- [EXERCISE DATA]:
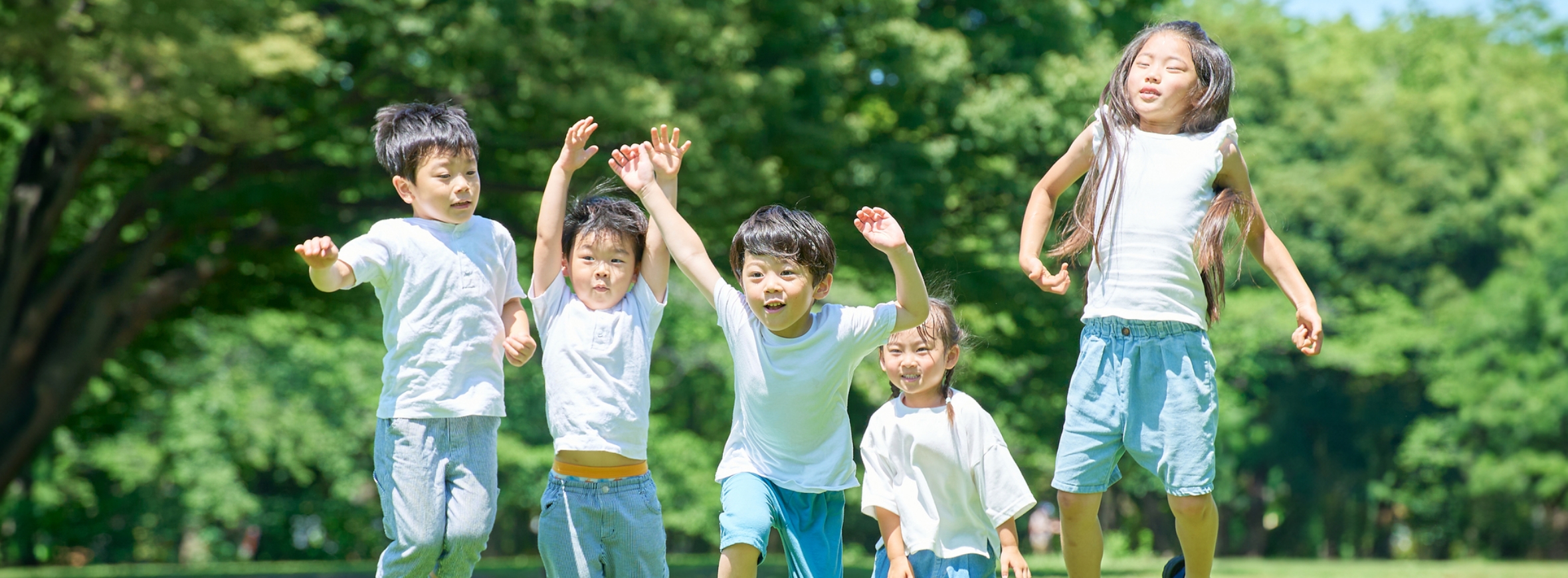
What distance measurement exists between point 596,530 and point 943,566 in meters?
1.15

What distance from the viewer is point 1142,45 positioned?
4164mm

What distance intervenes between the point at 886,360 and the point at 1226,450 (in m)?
29.5

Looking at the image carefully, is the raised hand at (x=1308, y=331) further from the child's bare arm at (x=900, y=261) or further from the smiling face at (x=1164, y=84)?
the child's bare arm at (x=900, y=261)

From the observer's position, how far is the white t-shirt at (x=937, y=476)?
14.1 feet

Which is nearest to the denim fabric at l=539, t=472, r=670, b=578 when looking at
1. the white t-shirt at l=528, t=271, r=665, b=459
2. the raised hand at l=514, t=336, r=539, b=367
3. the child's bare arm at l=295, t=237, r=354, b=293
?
the white t-shirt at l=528, t=271, r=665, b=459

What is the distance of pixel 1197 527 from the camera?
3848 mm

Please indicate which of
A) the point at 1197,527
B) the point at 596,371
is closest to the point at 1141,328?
the point at 1197,527

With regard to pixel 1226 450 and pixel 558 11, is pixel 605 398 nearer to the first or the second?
pixel 558 11

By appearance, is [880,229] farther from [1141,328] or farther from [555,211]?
[555,211]

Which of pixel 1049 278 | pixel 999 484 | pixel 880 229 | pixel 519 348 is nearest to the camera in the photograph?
pixel 880 229

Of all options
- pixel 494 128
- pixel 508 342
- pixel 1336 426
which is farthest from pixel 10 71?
pixel 1336 426

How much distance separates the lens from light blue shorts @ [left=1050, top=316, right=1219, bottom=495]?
3.79 m

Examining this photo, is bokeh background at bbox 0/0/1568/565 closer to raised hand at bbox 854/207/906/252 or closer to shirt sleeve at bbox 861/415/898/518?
shirt sleeve at bbox 861/415/898/518

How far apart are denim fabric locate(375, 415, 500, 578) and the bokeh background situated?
1.97 m
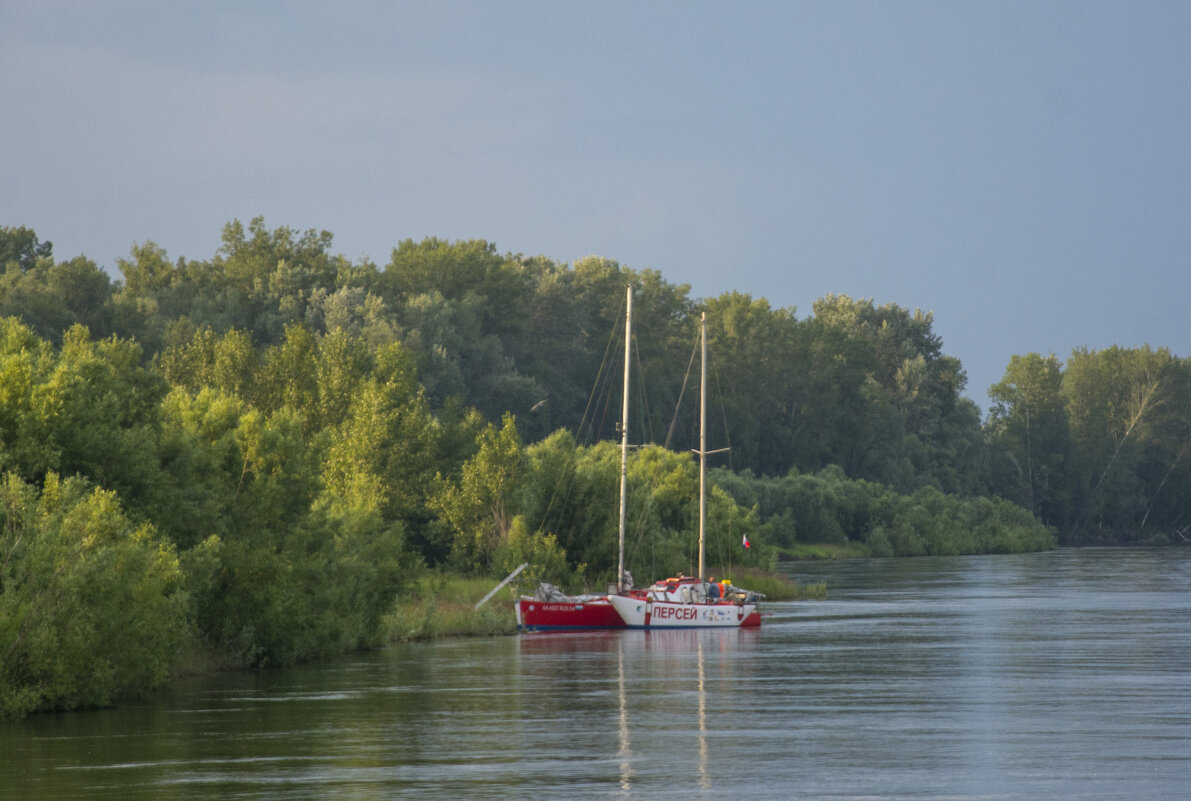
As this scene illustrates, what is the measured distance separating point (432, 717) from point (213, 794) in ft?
31.5

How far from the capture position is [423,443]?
72562 mm

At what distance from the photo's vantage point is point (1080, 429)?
182000 mm

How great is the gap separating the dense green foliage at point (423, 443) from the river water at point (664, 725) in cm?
228

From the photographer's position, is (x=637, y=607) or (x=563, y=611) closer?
(x=563, y=611)

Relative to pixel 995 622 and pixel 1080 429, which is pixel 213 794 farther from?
pixel 1080 429

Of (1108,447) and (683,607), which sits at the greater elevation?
(1108,447)

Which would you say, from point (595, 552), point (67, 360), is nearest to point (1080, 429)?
point (595, 552)

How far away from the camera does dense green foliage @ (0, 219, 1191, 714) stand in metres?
34.5

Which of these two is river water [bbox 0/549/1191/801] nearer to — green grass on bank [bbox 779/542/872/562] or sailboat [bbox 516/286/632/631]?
sailboat [bbox 516/286/632/631]

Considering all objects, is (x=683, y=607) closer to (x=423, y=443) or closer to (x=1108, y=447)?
(x=423, y=443)

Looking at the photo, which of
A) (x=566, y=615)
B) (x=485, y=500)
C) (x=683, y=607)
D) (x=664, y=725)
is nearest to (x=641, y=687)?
(x=664, y=725)

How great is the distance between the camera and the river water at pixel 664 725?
2278cm

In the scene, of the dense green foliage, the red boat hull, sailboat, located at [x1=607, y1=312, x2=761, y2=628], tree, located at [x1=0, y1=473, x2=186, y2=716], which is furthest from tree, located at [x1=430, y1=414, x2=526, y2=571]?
tree, located at [x1=0, y1=473, x2=186, y2=716]

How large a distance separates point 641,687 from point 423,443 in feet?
118
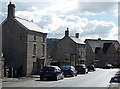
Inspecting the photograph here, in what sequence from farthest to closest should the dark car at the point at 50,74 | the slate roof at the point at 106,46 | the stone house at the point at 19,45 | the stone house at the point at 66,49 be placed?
1. the slate roof at the point at 106,46
2. the stone house at the point at 66,49
3. the stone house at the point at 19,45
4. the dark car at the point at 50,74

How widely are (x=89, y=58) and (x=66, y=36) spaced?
29.4 metres

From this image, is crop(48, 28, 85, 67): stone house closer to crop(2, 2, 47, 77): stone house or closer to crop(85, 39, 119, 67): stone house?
crop(85, 39, 119, 67): stone house

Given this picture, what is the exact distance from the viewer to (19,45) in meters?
40.0

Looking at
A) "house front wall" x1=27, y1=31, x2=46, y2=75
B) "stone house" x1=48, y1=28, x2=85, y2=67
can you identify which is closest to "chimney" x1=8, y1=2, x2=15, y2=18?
"house front wall" x1=27, y1=31, x2=46, y2=75

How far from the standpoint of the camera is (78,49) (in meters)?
73.6

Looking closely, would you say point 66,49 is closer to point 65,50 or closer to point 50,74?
point 65,50

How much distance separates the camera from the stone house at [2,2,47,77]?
39.1 m

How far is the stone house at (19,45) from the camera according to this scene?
39094 mm

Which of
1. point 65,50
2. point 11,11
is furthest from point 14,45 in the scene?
point 65,50

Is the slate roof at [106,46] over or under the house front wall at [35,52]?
over

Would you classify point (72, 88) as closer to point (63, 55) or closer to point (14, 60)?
point (14, 60)

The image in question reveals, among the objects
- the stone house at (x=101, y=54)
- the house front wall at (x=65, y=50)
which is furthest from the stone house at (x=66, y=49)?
the stone house at (x=101, y=54)

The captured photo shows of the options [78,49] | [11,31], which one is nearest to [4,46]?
[11,31]

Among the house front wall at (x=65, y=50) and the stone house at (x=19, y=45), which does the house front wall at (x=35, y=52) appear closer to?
the stone house at (x=19, y=45)
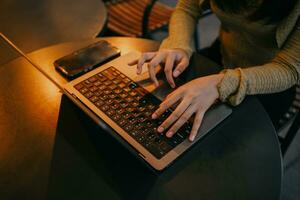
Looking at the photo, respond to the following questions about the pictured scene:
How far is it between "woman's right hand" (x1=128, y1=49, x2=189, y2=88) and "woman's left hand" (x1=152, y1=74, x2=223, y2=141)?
7 centimetres

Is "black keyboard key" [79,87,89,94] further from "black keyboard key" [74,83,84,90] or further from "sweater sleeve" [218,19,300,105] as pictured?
"sweater sleeve" [218,19,300,105]

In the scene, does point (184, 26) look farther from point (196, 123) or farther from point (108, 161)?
point (108, 161)

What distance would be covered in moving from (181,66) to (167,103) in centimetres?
19

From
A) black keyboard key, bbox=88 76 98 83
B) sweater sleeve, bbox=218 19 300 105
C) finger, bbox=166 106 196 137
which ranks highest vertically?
sweater sleeve, bbox=218 19 300 105

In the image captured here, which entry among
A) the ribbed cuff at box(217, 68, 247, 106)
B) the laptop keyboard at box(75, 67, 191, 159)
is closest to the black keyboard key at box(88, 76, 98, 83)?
the laptop keyboard at box(75, 67, 191, 159)

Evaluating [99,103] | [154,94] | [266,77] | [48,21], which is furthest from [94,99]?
[48,21]

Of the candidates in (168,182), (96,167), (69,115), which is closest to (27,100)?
(69,115)

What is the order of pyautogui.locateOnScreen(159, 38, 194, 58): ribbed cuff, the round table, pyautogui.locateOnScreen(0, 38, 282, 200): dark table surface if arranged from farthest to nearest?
the round table < pyautogui.locateOnScreen(159, 38, 194, 58): ribbed cuff < pyautogui.locateOnScreen(0, 38, 282, 200): dark table surface

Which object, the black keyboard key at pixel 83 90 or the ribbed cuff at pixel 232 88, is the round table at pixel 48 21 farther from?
the ribbed cuff at pixel 232 88

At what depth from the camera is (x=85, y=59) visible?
2.88ft

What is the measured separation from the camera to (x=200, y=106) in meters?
0.71

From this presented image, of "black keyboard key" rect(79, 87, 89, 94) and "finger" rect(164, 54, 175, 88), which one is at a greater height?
"finger" rect(164, 54, 175, 88)

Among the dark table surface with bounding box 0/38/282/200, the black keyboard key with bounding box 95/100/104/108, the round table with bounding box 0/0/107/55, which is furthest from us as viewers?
the round table with bounding box 0/0/107/55

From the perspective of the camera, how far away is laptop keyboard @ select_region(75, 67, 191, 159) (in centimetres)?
64
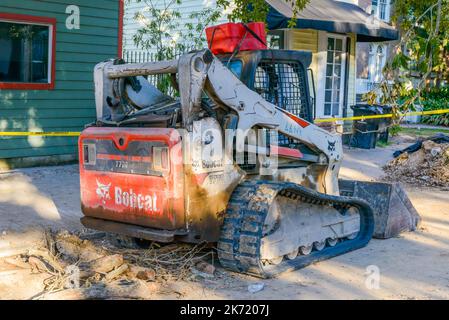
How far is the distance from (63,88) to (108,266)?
7.04 m

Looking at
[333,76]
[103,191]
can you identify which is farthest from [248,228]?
[333,76]

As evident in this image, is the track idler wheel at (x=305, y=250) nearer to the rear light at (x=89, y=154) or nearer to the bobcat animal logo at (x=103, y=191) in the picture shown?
the bobcat animal logo at (x=103, y=191)

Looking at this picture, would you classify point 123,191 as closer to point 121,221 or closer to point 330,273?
point 121,221

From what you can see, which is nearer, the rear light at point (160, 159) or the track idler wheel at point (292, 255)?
the rear light at point (160, 159)

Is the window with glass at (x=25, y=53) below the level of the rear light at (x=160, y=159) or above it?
above

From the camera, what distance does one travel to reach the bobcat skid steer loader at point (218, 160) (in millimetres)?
5629

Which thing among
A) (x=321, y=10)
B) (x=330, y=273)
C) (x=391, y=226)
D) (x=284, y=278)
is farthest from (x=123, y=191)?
(x=321, y=10)

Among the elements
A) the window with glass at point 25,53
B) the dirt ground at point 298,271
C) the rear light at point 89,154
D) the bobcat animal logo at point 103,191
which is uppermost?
the window with glass at point 25,53

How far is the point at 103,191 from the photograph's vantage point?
20.2 feet

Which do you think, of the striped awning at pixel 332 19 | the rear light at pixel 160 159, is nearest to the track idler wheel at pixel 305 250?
the rear light at pixel 160 159

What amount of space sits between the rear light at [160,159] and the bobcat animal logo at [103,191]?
686 mm

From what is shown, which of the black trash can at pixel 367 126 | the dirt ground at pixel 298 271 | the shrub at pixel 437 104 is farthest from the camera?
the shrub at pixel 437 104

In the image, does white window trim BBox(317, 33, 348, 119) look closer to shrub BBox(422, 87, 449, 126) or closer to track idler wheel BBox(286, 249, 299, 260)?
shrub BBox(422, 87, 449, 126)

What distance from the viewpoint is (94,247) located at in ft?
21.9
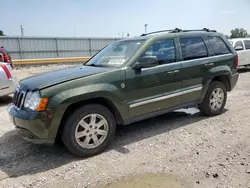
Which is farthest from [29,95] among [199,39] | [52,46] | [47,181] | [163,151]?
[52,46]

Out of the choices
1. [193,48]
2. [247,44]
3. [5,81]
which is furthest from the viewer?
[247,44]

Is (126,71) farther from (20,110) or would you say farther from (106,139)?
(20,110)

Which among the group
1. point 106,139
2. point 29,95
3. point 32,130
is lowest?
point 106,139

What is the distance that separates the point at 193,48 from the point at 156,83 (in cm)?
128

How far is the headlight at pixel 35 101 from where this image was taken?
3.13 m

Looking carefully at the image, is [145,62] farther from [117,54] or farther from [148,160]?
[148,160]

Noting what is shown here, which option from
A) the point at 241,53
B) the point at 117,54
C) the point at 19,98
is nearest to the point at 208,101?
the point at 117,54

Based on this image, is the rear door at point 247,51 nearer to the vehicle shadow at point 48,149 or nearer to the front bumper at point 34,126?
the vehicle shadow at point 48,149

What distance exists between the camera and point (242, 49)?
1175cm

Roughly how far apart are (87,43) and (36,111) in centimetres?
1934

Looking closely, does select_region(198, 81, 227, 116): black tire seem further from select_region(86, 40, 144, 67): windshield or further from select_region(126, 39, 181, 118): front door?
select_region(86, 40, 144, 67): windshield

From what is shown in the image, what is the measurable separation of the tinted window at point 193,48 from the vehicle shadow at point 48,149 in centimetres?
138

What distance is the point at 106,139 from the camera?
3.67 metres

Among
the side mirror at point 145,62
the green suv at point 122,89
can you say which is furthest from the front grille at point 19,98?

- [WHAT IS NEEDED]:
Starting at the line that contains "Based on this", repeat each line exactly through the last one in the listing. Include both of those lines and nothing more.

- [TASK OUTPUT]:
Based on this image, is the rear door at point 247,51 nearer to the vehicle shadow at point 48,149 or nearer to the front bumper at point 34,126?
the vehicle shadow at point 48,149

What distance exists between the camera and point (242, 49)?
1175cm

Roughly how far apart are (87,43) and (36,111) in centimetres?
1934

Looking closely, does select_region(198, 81, 227, 116): black tire seem further from select_region(86, 40, 144, 67): windshield or further from select_region(126, 39, 181, 118): front door?
select_region(86, 40, 144, 67): windshield

From what is shown in the image, what is the measurable separation of the tinted window at point 193,48 from the vehicle shadow at point 48,149 in centimetres?
138

What distance is the point at 106,139 from the camera?
3.67 metres

Among
the side mirror at point 145,62
the green suv at point 122,89
can you say which is furthest from the front grille at point 19,98?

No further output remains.